Start of GIVEN RECORDS

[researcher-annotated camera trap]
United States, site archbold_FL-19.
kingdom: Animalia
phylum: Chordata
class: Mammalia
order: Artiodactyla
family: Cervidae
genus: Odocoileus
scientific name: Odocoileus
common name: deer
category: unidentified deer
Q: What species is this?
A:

End of GIVEN RECORDS

ACTION ITEM: Make sure that every entry above is copied out exactly as it stands.

FINAL ANSWER:
[researcher-annotated camera trap]
United States, site archbold_FL-19.
kingdom: Animalia
phylum: Chordata
class: Mammalia
order: Artiodactyla
family: Cervidae
genus: Odocoileus
scientific name: Odocoileus
common name: deer
category: unidentified deer
Q: What species is this?
A:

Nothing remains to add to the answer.